Tim Cowden Cowden: “That’s not to say there won’t be co-work going on in other submarkets, but much of the co-work demand in San Diego is for Downtown.”

SAN DIEGO—While office rental rates have spiked 25% in the past two years in Downtown San Diego, there is still more room for growth before tenants feel the pain, Colliers International SVP Tim Cowden tells GlobeSt.com.

According to the firm’s Q4 2016 office report for San Diego County, the 1.68 million square feet of net absorption for 2016 pushed demand to its strongest level since 2005, and countywide rental rates are at their highest point in eight years at $2.58 per square foot per month. However, 2016 was the slowest year for new development in the past four years, with 2017 expected to remain historically low.

The report also showed that Downtown San Diego recorded the highest net absorption for 2016 and will to continue to be a hot spot for co-working & tech start-ups. We spoke with Cowden about office development and why co-working and tech startups are attracted to Downtown.

GlobeSt.com: Why is San Diego office development expected to remain low if demand seems to be so strong?

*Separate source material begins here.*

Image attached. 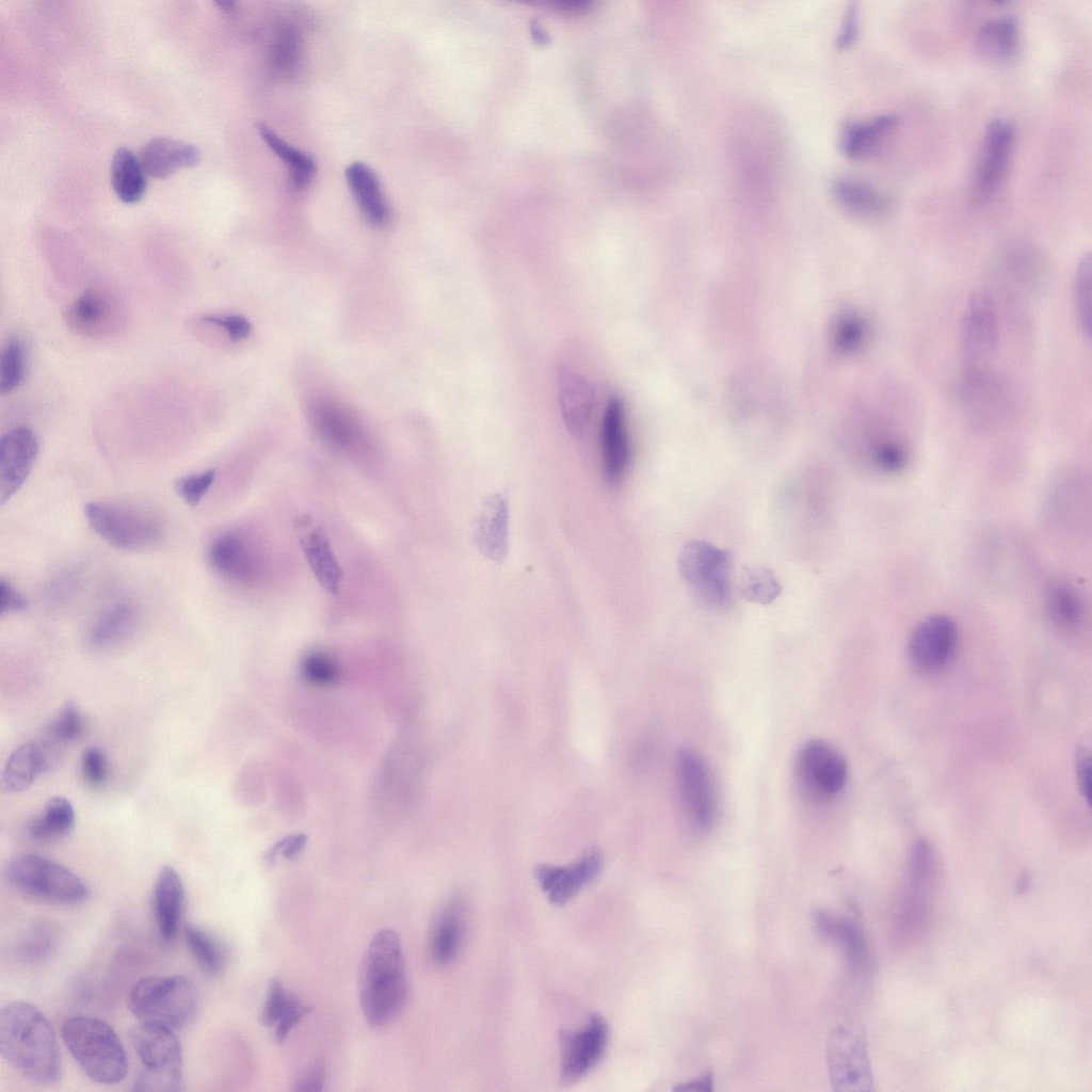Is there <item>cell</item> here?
Listing matches in <instances>:
<instances>
[{"label": "cell", "instance_id": "cell-8", "mask_svg": "<svg viewBox=\"0 0 1092 1092\" xmlns=\"http://www.w3.org/2000/svg\"><path fill=\"white\" fill-rule=\"evenodd\" d=\"M678 569L695 599L705 608L721 610L730 604L727 551L706 541H690L678 555Z\"/></svg>", "mask_w": 1092, "mask_h": 1092}, {"label": "cell", "instance_id": "cell-14", "mask_svg": "<svg viewBox=\"0 0 1092 1092\" xmlns=\"http://www.w3.org/2000/svg\"><path fill=\"white\" fill-rule=\"evenodd\" d=\"M796 767L804 789L819 798H831L840 792L848 777L842 754L821 739L805 742L798 753Z\"/></svg>", "mask_w": 1092, "mask_h": 1092}, {"label": "cell", "instance_id": "cell-26", "mask_svg": "<svg viewBox=\"0 0 1092 1092\" xmlns=\"http://www.w3.org/2000/svg\"><path fill=\"white\" fill-rule=\"evenodd\" d=\"M464 927V904L454 896L443 905L431 927L430 952L437 964L446 965L456 958L462 946Z\"/></svg>", "mask_w": 1092, "mask_h": 1092}, {"label": "cell", "instance_id": "cell-58", "mask_svg": "<svg viewBox=\"0 0 1092 1092\" xmlns=\"http://www.w3.org/2000/svg\"><path fill=\"white\" fill-rule=\"evenodd\" d=\"M711 1081H712L711 1080V1075L710 1074H705L701 1078L696 1079L693 1082H690L688 1085L678 1087L677 1090H681V1091H687V1090L688 1091H710L711 1090Z\"/></svg>", "mask_w": 1092, "mask_h": 1092}, {"label": "cell", "instance_id": "cell-32", "mask_svg": "<svg viewBox=\"0 0 1092 1092\" xmlns=\"http://www.w3.org/2000/svg\"><path fill=\"white\" fill-rule=\"evenodd\" d=\"M52 762L49 745L30 741L18 746L10 756L3 770L2 783L10 792L28 789Z\"/></svg>", "mask_w": 1092, "mask_h": 1092}, {"label": "cell", "instance_id": "cell-6", "mask_svg": "<svg viewBox=\"0 0 1092 1092\" xmlns=\"http://www.w3.org/2000/svg\"><path fill=\"white\" fill-rule=\"evenodd\" d=\"M5 877L18 892L53 903L76 904L90 895L86 884L68 868L33 853L10 858Z\"/></svg>", "mask_w": 1092, "mask_h": 1092}, {"label": "cell", "instance_id": "cell-15", "mask_svg": "<svg viewBox=\"0 0 1092 1092\" xmlns=\"http://www.w3.org/2000/svg\"><path fill=\"white\" fill-rule=\"evenodd\" d=\"M67 325L77 334L90 338H106L117 334L126 323L123 302L113 293L99 288L86 290L67 308Z\"/></svg>", "mask_w": 1092, "mask_h": 1092}, {"label": "cell", "instance_id": "cell-51", "mask_svg": "<svg viewBox=\"0 0 1092 1092\" xmlns=\"http://www.w3.org/2000/svg\"><path fill=\"white\" fill-rule=\"evenodd\" d=\"M1011 268L1019 277L1035 276L1041 269V258L1034 248L1026 245L1015 246L1011 250Z\"/></svg>", "mask_w": 1092, "mask_h": 1092}, {"label": "cell", "instance_id": "cell-56", "mask_svg": "<svg viewBox=\"0 0 1092 1092\" xmlns=\"http://www.w3.org/2000/svg\"><path fill=\"white\" fill-rule=\"evenodd\" d=\"M26 597L7 580H0V613L20 612L27 609Z\"/></svg>", "mask_w": 1092, "mask_h": 1092}, {"label": "cell", "instance_id": "cell-53", "mask_svg": "<svg viewBox=\"0 0 1092 1092\" xmlns=\"http://www.w3.org/2000/svg\"><path fill=\"white\" fill-rule=\"evenodd\" d=\"M202 321L222 327L234 341L247 337L251 332L250 322L239 315L204 316Z\"/></svg>", "mask_w": 1092, "mask_h": 1092}, {"label": "cell", "instance_id": "cell-20", "mask_svg": "<svg viewBox=\"0 0 1092 1092\" xmlns=\"http://www.w3.org/2000/svg\"><path fill=\"white\" fill-rule=\"evenodd\" d=\"M557 383L564 424L572 435L579 437L595 405L594 387L584 375L565 365L558 368Z\"/></svg>", "mask_w": 1092, "mask_h": 1092}, {"label": "cell", "instance_id": "cell-5", "mask_svg": "<svg viewBox=\"0 0 1092 1092\" xmlns=\"http://www.w3.org/2000/svg\"><path fill=\"white\" fill-rule=\"evenodd\" d=\"M130 1041L143 1066L134 1091L181 1090L183 1054L173 1030L139 1022L130 1030Z\"/></svg>", "mask_w": 1092, "mask_h": 1092}, {"label": "cell", "instance_id": "cell-28", "mask_svg": "<svg viewBox=\"0 0 1092 1092\" xmlns=\"http://www.w3.org/2000/svg\"><path fill=\"white\" fill-rule=\"evenodd\" d=\"M1044 608L1049 622L1063 631H1077L1089 616L1082 592L1071 581L1058 580L1046 590Z\"/></svg>", "mask_w": 1092, "mask_h": 1092}, {"label": "cell", "instance_id": "cell-47", "mask_svg": "<svg viewBox=\"0 0 1092 1092\" xmlns=\"http://www.w3.org/2000/svg\"><path fill=\"white\" fill-rule=\"evenodd\" d=\"M302 674L314 685L327 686L338 680L340 668L330 655L315 652L303 659Z\"/></svg>", "mask_w": 1092, "mask_h": 1092}, {"label": "cell", "instance_id": "cell-33", "mask_svg": "<svg viewBox=\"0 0 1092 1092\" xmlns=\"http://www.w3.org/2000/svg\"><path fill=\"white\" fill-rule=\"evenodd\" d=\"M832 194L845 210L858 216H879L887 209L885 196L862 179L838 178L832 184Z\"/></svg>", "mask_w": 1092, "mask_h": 1092}, {"label": "cell", "instance_id": "cell-10", "mask_svg": "<svg viewBox=\"0 0 1092 1092\" xmlns=\"http://www.w3.org/2000/svg\"><path fill=\"white\" fill-rule=\"evenodd\" d=\"M609 1040L605 1017L595 1012L584 1026L560 1035V1076L563 1083H574L588 1075L601 1060Z\"/></svg>", "mask_w": 1092, "mask_h": 1092}, {"label": "cell", "instance_id": "cell-18", "mask_svg": "<svg viewBox=\"0 0 1092 1092\" xmlns=\"http://www.w3.org/2000/svg\"><path fill=\"white\" fill-rule=\"evenodd\" d=\"M38 454L36 435L20 427L0 441V502L4 504L25 483Z\"/></svg>", "mask_w": 1092, "mask_h": 1092}, {"label": "cell", "instance_id": "cell-25", "mask_svg": "<svg viewBox=\"0 0 1092 1092\" xmlns=\"http://www.w3.org/2000/svg\"><path fill=\"white\" fill-rule=\"evenodd\" d=\"M139 624L136 608L127 601L115 603L98 614L86 631V642L95 649L117 647L129 640Z\"/></svg>", "mask_w": 1092, "mask_h": 1092}, {"label": "cell", "instance_id": "cell-24", "mask_svg": "<svg viewBox=\"0 0 1092 1092\" xmlns=\"http://www.w3.org/2000/svg\"><path fill=\"white\" fill-rule=\"evenodd\" d=\"M184 898V886L177 871L171 866L163 867L154 884L152 904L159 934L166 943L177 934Z\"/></svg>", "mask_w": 1092, "mask_h": 1092}, {"label": "cell", "instance_id": "cell-49", "mask_svg": "<svg viewBox=\"0 0 1092 1092\" xmlns=\"http://www.w3.org/2000/svg\"><path fill=\"white\" fill-rule=\"evenodd\" d=\"M81 774L91 787H101L109 776V765L103 751L97 746L84 750L81 756Z\"/></svg>", "mask_w": 1092, "mask_h": 1092}, {"label": "cell", "instance_id": "cell-40", "mask_svg": "<svg viewBox=\"0 0 1092 1092\" xmlns=\"http://www.w3.org/2000/svg\"><path fill=\"white\" fill-rule=\"evenodd\" d=\"M183 934L188 949L199 967L210 976H219L225 965V952L220 942L195 924L186 925Z\"/></svg>", "mask_w": 1092, "mask_h": 1092}, {"label": "cell", "instance_id": "cell-11", "mask_svg": "<svg viewBox=\"0 0 1092 1092\" xmlns=\"http://www.w3.org/2000/svg\"><path fill=\"white\" fill-rule=\"evenodd\" d=\"M958 645L956 622L949 615L937 613L925 617L914 627L908 642V654L916 669L934 673L952 661Z\"/></svg>", "mask_w": 1092, "mask_h": 1092}, {"label": "cell", "instance_id": "cell-29", "mask_svg": "<svg viewBox=\"0 0 1092 1092\" xmlns=\"http://www.w3.org/2000/svg\"><path fill=\"white\" fill-rule=\"evenodd\" d=\"M310 416L319 436L327 444L338 449H349L358 440V424L338 402L321 398L311 404Z\"/></svg>", "mask_w": 1092, "mask_h": 1092}, {"label": "cell", "instance_id": "cell-43", "mask_svg": "<svg viewBox=\"0 0 1092 1092\" xmlns=\"http://www.w3.org/2000/svg\"><path fill=\"white\" fill-rule=\"evenodd\" d=\"M1073 300L1076 319L1082 335H1091V256H1081L1075 272Z\"/></svg>", "mask_w": 1092, "mask_h": 1092}, {"label": "cell", "instance_id": "cell-46", "mask_svg": "<svg viewBox=\"0 0 1092 1092\" xmlns=\"http://www.w3.org/2000/svg\"><path fill=\"white\" fill-rule=\"evenodd\" d=\"M910 461V452L903 443L897 439L879 441L872 450V462L883 472L896 475L902 471Z\"/></svg>", "mask_w": 1092, "mask_h": 1092}, {"label": "cell", "instance_id": "cell-35", "mask_svg": "<svg viewBox=\"0 0 1092 1092\" xmlns=\"http://www.w3.org/2000/svg\"><path fill=\"white\" fill-rule=\"evenodd\" d=\"M145 171L140 159L128 148L119 147L113 155L111 182L117 197L126 204L138 203L146 191Z\"/></svg>", "mask_w": 1092, "mask_h": 1092}, {"label": "cell", "instance_id": "cell-41", "mask_svg": "<svg viewBox=\"0 0 1092 1092\" xmlns=\"http://www.w3.org/2000/svg\"><path fill=\"white\" fill-rule=\"evenodd\" d=\"M26 370L27 350L23 341L17 336L7 338L1 350V394H7L17 388L25 379Z\"/></svg>", "mask_w": 1092, "mask_h": 1092}, {"label": "cell", "instance_id": "cell-13", "mask_svg": "<svg viewBox=\"0 0 1092 1092\" xmlns=\"http://www.w3.org/2000/svg\"><path fill=\"white\" fill-rule=\"evenodd\" d=\"M677 781L689 818L698 829H709L717 815L716 790L709 767L695 750L686 748L679 752Z\"/></svg>", "mask_w": 1092, "mask_h": 1092}, {"label": "cell", "instance_id": "cell-4", "mask_svg": "<svg viewBox=\"0 0 1092 1092\" xmlns=\"http://www.w3.org/2000/svg\"><path fill=\"white\" fill-rule=\"evenodd\" d=\"M197 991L184 976H149L130 987L127 1005L141 1023L171 1030L186 1026L197 1008Z\"/></svg>", "mask_w": 1092, "mask_h": 1092}, {"label": "cell", "instance_id": "cell-22", "mask_svg": "<svg viewBox=\"0 0 1092 1092\" xmlns=\"http://www.w3.org/2000/svg\"><path fill=\"white\" fill-rule=\"evenodd\" d=\"M604 471L607 481L616 484L629 464V443L625 424L624 404L619 397L610 399L601 428Z\"/></svg>", "mask_w": 1092, "mask_h": 1092}, {"label": "cell", "instance_id": "cell-48", "mask_svg": "<svg viewBox=\"0 0 1092 1092\" xmlns=\"http://www.w3.org/2000/svg\"><path fill=\"white\" fill-rule=\"evenodd\" d=\"M215 470L208 469L198 473L177 479L175 491L177 495L189 505H196L210 489L215 479Z\"/></svg>", "mask_w": 1092, "mask_h": 1092}, {"label": "cell", "instance_id": "cell-50", "mask_svg": "<svg viewBox=\"0 0 1092 1092\" xmlns=\"http://www.w3.org/2000/svg\"><path fill=\"white\" fill-rule=\"evenodd\" d=\"M867 336L868 326L858 317L850 316L846 318L839 327V344L849 352H854L863 347Z\"/></svg>", "mask_w": 1092, "mask_h": 1092}, {"label": "cell", "instance_id": "cell-39", "mask_svg": "<svg viewBox=\"0 0 1092 1092\" xmlns=\"http://www.w3.org/2000/svg\"><path fill=\"white\" fill-rule=\"evenodd\" d=\"M257 129L272 151L288 164L292 186L298 190L306 188L316 173L314 159L290 145L269 127L260 124Z\"/></svg>", "mask_w": 1092, "mask_h": 1092}, {"label": "cell", "instance_id": "cell-34", "mask_svg": "<svg viewBox=\"0 0 1092 1092\" xmlns=\"http://www.w3.org/2000/svg\"><path fill=\"white\" fill-rule=\"evenodd\" d=\"M302 548L319 584L327 593L337 594L342 571L326 535L319 529L314 530L303 539Z\"/></svg>", "mask_w": 1092, "mask_h": 1092}, {"label": "cell", "instance_id": "cell-59", "mask_svg": "<svg viewBox=\"0 0 1092 1092\" xmlns=\"http://www.w3.org/2000/svg\"><path fill=\"white\" fill-rule=\"evenodd\" d=\"M216 4L225 12H231L235 10L234 2H218Z\"/></svg>", "mask_w": 1092, "mask_h": 1092}, {"label": "cell", "instance_id": "cell-31", "mask_svg": "<svg viewBox=\"0 0 1092 1092\" xmlns=\"http://www.w3.org/2000/svg\"><path fill=\"white\" fill-rule=\"evenodd\" d=\"M309 1011V1006L289 993L279 980L273 979L259 1019L262 1025L275 1028L274 1039L282 1043Z\"/></svg>", "mask_w": 1092, "mask_h": 1092}, {"label": "cell", "instance_id": "cell-44", "mask_svg": "<svg viewBox=\"0 0 1092 1092\" xmlns=\"http://www.w3.org/2000/svg\"><path fill=\"white\" fill-rule=\"evenodd\" d=\"M274 69L286 77H293L301 64V42L299 34L288 28L283 30L272 50Z\"/></svg>", "mask_w": 1092, "mask_h": 1092}, {"label": "cell", "instance_id": "cell-37", "mask_svg": "<svg viewBox=\"0 0 1092 1092\" xmlns=\"http://www.w3.org/2000/svg\"><path fill=\"white\" fill-rule=\"evenodd\" d=\"M74 824L75 810L71 803L64 797H53L48 800L43 813L29 822L27 831L35 840L51 841L66 836Z\"/></svg>", "mask_w": 1092, "mask_h": 1092}, {"label": "cell", "instance_id": "cell-2", "mask_svg": "<svg viewBox=\"0 0 1092 1092\" xmlns=\"http://www.w3.org/2000/svg\"><path fill=\"white\" fill-rule=\"evenodd\" d=\"M359 1002L367 1023L381 1028L403 1010L410 993L400 935L390 928L378 931L362 960Z\"/></svg>", "mask_w": 1092, "mask_h": 1092}, {"label": "cell", "instance_id": "cell-1", "mask_svg": "<svg viewBox=\"0 0 1092 1092\" xmlns=\"http://www.w3.org/2000/svg\"><path fill=\"white\" fill-rule=\"evenodd\" d=\"M0 1051L26 1079L50 1085L61 1076V1057L54 1031L33 1005L14 1001L0 1012Z\"/></svg>", "mask_w": 1092, "mask_h": 1092}, {"label": "cell", "instance_id": "cell-7", "mask_svg": "<svg viewBox=\"0 0 1092 1092\" xmlns=\"http://www.w3.org/2000/svg\"><path fill=\"white\" fill-rule=\"evenodd\" d=\"M84 515L102 540L121 550L150 549L164 537V528L156 516L131 505L93 501L84 507Z\"/></svg>", "mask_w": 1092, "mask_h": 1092}, {"label": "cell", "instance_id": "cell-9", "mask_svg": "<svg viewBox=\"0 0 1092 1092\" xmlns=\"http://www.w3.org/2000/svg\"><path fill=\"white\" fill-rule=\"evenodd\" d=\"M936 872L930 852L920 848L912 862L895 921L896 940L911 947L926 935L934 908Z\"/></svg>", "mask_w": 1092, "mask_h": 1092}, {"label": "cell", "instance_id": "cell-42", "mask_svg": "<svg viewBox=\"0 0 1092 1092\" xmlns=\"http://www.w3.org/2000/svg\"><path fill=\"white\" fill-rule=\"evenodd\" d=\"M739 590L744 599L768 605L778 596L781 585L771 571L761 566H752L743 571Z\"/></svg>", "mask_w": 1092, "mask_h": 1092}, {"label": "cell", "instance_id": "cell-3", "mask_svg": "<svg viewBox=\"0 0 1092 1092\" xmlns=\"http://www.w3.org/2000/svg\"><path fill=\"white\" fill-rule=\"evenodd\" d=\"M61 1035L74 1060L93 1081L114 1085L125 1079L127 1054L107 1022L86 1015L70 1016L64 1021Z\"/></svg>", "mask_w": 1092, "mask_h": 1092}, {"label": "cell", "instance_id": "cell-52", "mask_svg": "<svg viewBox=\"0 0 1092 1092\" xmlns=\"http://www.w3.org/2000/svg\"><path fill=\"white\" fill-rule=\"evenodd\" d=\"M325 1063L317 1060L305 1067L294 1079L292 1090L299 1092H319L325 1080Z\"/></svg>", "mask_w": 1092, "mask_h": 1092}, {"label": "cell", "instance_id": "cell-54", "mask_svg": "<svg viewBox=\"0 0 1092 1092\" xmlns=\"http://www.w3.org/2000/svg\"><path fill=\"white\" fill-rule=\"evenodd\" d=\"M858 33V9L855 2H850L846 9L836 45L840 50L849 48L856 39Z\"/></svg>", "mask_w": 1092, "mask_h": 1092}, {"label": "cell", "instance_id": "cell-12", "mask_svg": "<svg viewBox=\"0 0 1092 1092\" xmlns=\"http://www.w3.org/2000/svg\"><path fill=\"white\" fill-rule=\"evenodd\" d=\"M960 339L967 369H982L980 365L995 356L999 343L998 318L987 293L980 291L969 298L961 321Z\"/></svg>", "mask_w": 1092, "mask_h": 1092}, {"label": "cell", "instance_id": "cell-55", "mask_svg": "<svg viewBox=\"0 0 1092 1092\" xmlns=\"http://www.w3.org/2000/svg\"><path fill=\"white\" fill-rule=\"evenodd\" d=\"M305 844L306 838L304 835H293L284 838L269 850L266 855V862L271 865L278 855L287 860H293L301 853Z\"/></svg>", "mask_w": 1092, "mask_h": 1092}, {"label": "cell", "instance_id": "cell-57", "mask_svg": "<svg viewBox=\"0 0 1092 1092\" xmlns=\"http://www.w3.org/2000/svg\"><path fill=\"white\" fill-rule=\"evenodd\" d=\"M1077 775L1082 797L1090 802L1091 796V760L1087 751H1081L1077 760Z\"/></svg>", "mask_w": 1092, "mask_h": 1092}, {"label": "cell", "instance_id": "cell-16", "mask_svg": "<svg viewBox=\"0 0 1092 1092\" xmlns=\"http://www.w3.org/2000/svg\"><path fill=\"white\" fill-rule=\"evenodd\" d=\"M829 1069L834 1090L865 1091L871 1089V1076L863 1035L846 1027H837L829 1040Z\"/></svg>", "mask_w": 1092, "mask_h": 1092}, {"label": "cell", "instance_id": "cell-21", "mask_svg": "<svg viewBox=\"0 0 1092 1092\" xmlns=\"http://www.w3.org/2000/svg\"><path fill=\"white\" fill-rule=\"evenodd\" d=\"M475 541L480 552L494 562H502L509 549V503L501 493L488 496L482 504L475 526Z\"/></svg>", "mask_w": 1092, "mask_h": 1092}, {"label": "cell", "instance_id": "cell-19", "mask_svg": "<svg viewBox=\"0 0 1092 1092\" xmlns=\"http://www.w3.org/2000/svg\"><path fill=\"white\" fill-rule=\"evenodd\" d=\"M1013 144V128L1005 119L995 118L986 127L976 172V186L983 197L994 196L1001 188L1008 171Z\"/></svg>", "mask_w": 1092, "mask_h": 1092}, {"label": "cell", "instance_id": "cell-38", "mask_svg": "<svg viewBox=\"0 0 1092 1092\" xmlns=\"http://www.w3.org/2000/svg\"><path fill=\"white\" fill-rule=\"evenodd\" d=\"M1018 42V28L1012 16L985 22L977 36V49L984 58L1006 60L1013 55Z\"/></svg>", "mask_w": 1092, "mask_h": 1092}, {"label": "cell", "instance_id": "cell-27", "mask_svg": "<svg viewBox=\"0 0 1092 1092\" xmlns=\"http://www.w3.org/2000/svg\"><path fill=\"white\" fill-rule=\"evenodd\" d=\"M207 557L210 565L228 579L247 582L256 574L255 558L246 542L237 533L227 532L214 539Z\"/></svg>", "mask_w": 1092, "mask_h": 1092}, {"label": "cell", "instance_id": "cell-30", "mask_svg": "<svg viewBox=\"0 0 1092 1092\" xmlns=\"http://www.w3.org/2000/svg\"><path fill=\"white\" fill-rule=\"evenodd\" d=\"M349 188L366 220L374 226L389 221V208L381 182L364 162H353L346 168Z\"/></svg>", "mask_w": 1092, "mask_h": 1092}, {"label": "cell", "instance_id": "cell-23", "mask_svg": "<svg viewBox=\"0 0 1092 1092\" xmlns=\"http://www.w3.org/2000/svg\"><path fill=\"white\" fill-rule=\"evenodd\" d=\"M139 159L148 176L166 178L180 168L196 166L202 154L193 144L159 136L143 146Z\"/></svg>", "mask_w": 1092, "mask_h": 1092}, {"label": "cell", "instance_id": "cell-45", "mask_svg": "<svg viewBox=\"0 0 1092 1092\" xmlns=\"http://www.w3.org/2000/svg\"><path fill=\"white\" fill-rule=\"evenodd\" d=\"M84 721L78 705L68 701L48 725V736L54 742H71L81 737Z\"/></svg>", "mask_w": 1092, "mask_h": 1092}, {"label": "cell", "instance_id": "cell-36", "mask_svg": "<svg viewBox=\"0 0 1092 1092\" xmlns=\"http://www.w3.org/2000/svg\"><path fill=\"white\" fill-rule=\"evenodd\" d=\"M896 122L895 115L882 114L868 122L847 124L840 135L842 154L852 159L868 155L879 140L893 129Z\"/></svg>", "mask_w": 1092, "mask_h": 1092}, {"label": "cell", "instance_id": "cell-17", "mask_svg": "<svg viewBox=\"0 0 1092 1092\" xmlns=\"http://www.w3.org/2000/svg\"><path fill=\"white\" fill-rule=\"evenodd\" d=\"M604 867V857L598 848L591 847L569 865H537L534 877L548 900L564 905L582 888L594 882Z\"/></svg>", "mask_w": 1092, "mask_h": 1092}]
</instances>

Cowden: The single biggest reason is lack of opportunity to build. We have significant barriers to entry now in San Diego County in general due to lack of land, for starters. In the UTC area, where there’s been lots of construction lately, is just about built out, and similarly, in other submarkets there very limited ability to build without tearing something down. In addition, Downtown is another example; we have seen a 25% rent spike Downtown in the past two years, but even with that rent spike, due to the high cost of land per square foot Downtown on most sites you would build on, you would have to tear down and pay an improved-property price. So, what we have is a significant lack of land, and the cost of construction has risen significantly recently, primarily due to rules and regulations and laws in California. Things like Title 24 have significantly increased the price of building something. As rents continue to rise—and they certainly will—the cost-of-construction factor becomes less of an impediment because rents will offset the costs.

As long as nothing ridiculous is happening on the macro scene, like Trump creating trade wars, I see a strong economy in San Diego County, with strong office demand and continuing rent increases. And I see continuing very strong residential demand—people moving into San Diego from other places to fill jobs and people already here moving up the food chain. They’re feeling pretty healthy and able to going from three Millennials in one apartment to two as one moves out and gets their own apartment.

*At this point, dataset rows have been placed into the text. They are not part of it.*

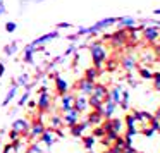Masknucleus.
<instances>
[{
	"label": "nucleus",
	"instance_id": "473e14b6",
	"mask_svg": "<svg viewBox=\"0 0 160 153\" xmlns=\"http://www.w3.org/2000/svg\"><path fill=\"white\" fill-rule=\"evenodd\" d=\"M19 136H21V134H19L18 131L11 129V132H9V139H11V141H18V139H19Z\"/></svg>",
	"mask_w": 160,
	"mask_h": 153
},
{
	"label": "nucleus",
	"instance_id": "f8f14e48",
	"mask_svg": "<svg viewBox=\"0 0 160 153\" xmlns=\"http://www.w3.org/2000/svg\"><path fill=\"white\" fill-rule=\"evenodd\" d=\"M74 108H76L79 114H83L88 108V96H84V95H76V96H74Z\"/></svg>",
	"mask_w": 160,
	"mask_h": 153
},
{
	"label": "nucleus",
	"instance_id": "f257e3e1",
	"mask_svg": "<svg viewBox=\"0 0 160 153\" xmlns=\"http://www.w3.org/2000/svg\"><path fill=\"white\" fill-rule=\"evenodd\" d=\"M90 55L93 60V67H97L98 71H102L103 64L108 59V52L105 50V47L102 45V42H93L90 45Z\"/></svg>",
	"mask_w": 160,
	"mask_h": 153
},
{
	"label": "nucleus",
	"instance_id": "393cba45",
	"mask_svg": "<svg viewBox=\"0 0 160 153\" xmlns=\"http://www.w3.org/2000/svg\"><path fill=\"white\" fill-rule=\"evenodd\" d=\"M83 145H84V148L86 150H91L93 148V145H95V138L93 136H83Z\"/></svg>",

GlobeSt.com: What does Downtown have to offer co-working and tech startups that other submarkets can’t?

Cowden: They definitely want to be Downtown versus other submarkets. That’s not to say there won’t be co-work going on in other submarkets, but much of the co-work demand in San Diego is for Downtown, and the reason is because these guys want to be where the Millennials want to live—where startups and post-startup fast-growing companies want to be—and they feel like that dynamic is heavily oriented toward live/work/play environments. If you live Downtown, unlike other submarkets, you can walk to your office. In other markets, like San Francisco, often you can’t live/work/play within it, but you can get there via mass transit

Co-work places started in New York, Chicago, San Francisco, and now they’re branching out in a big way and going into secondary markets like San Diego and San Jose. When When WeWork comes in and signs a 90,000-square-foot lease and the Downtown market only has 10 million sq ft of office space, they’re making an entry into a market where they didn’t exist before. And WeWork is not the only one; there are several local ones that started up in Downtown and at least two more are looking for 20,000-square feet to 30,000 square feet Downtown to their initial San Diego entree as well. There’s more than enough demand for multiple operators.

GlobeSt.com: What else should our readers take away from your report?

Cowden: Across the board, we’re seeing good, solid demand for office space. We have a constricted ability to expand supply, so we will continue to see rising rental rates that are not prohibitive due to the efficiency of today’s companies and the fact that only last year we passed the rental rates Downtown that we had in the 1980s. There is plenty of remaining upside before it’s really painful to tenants.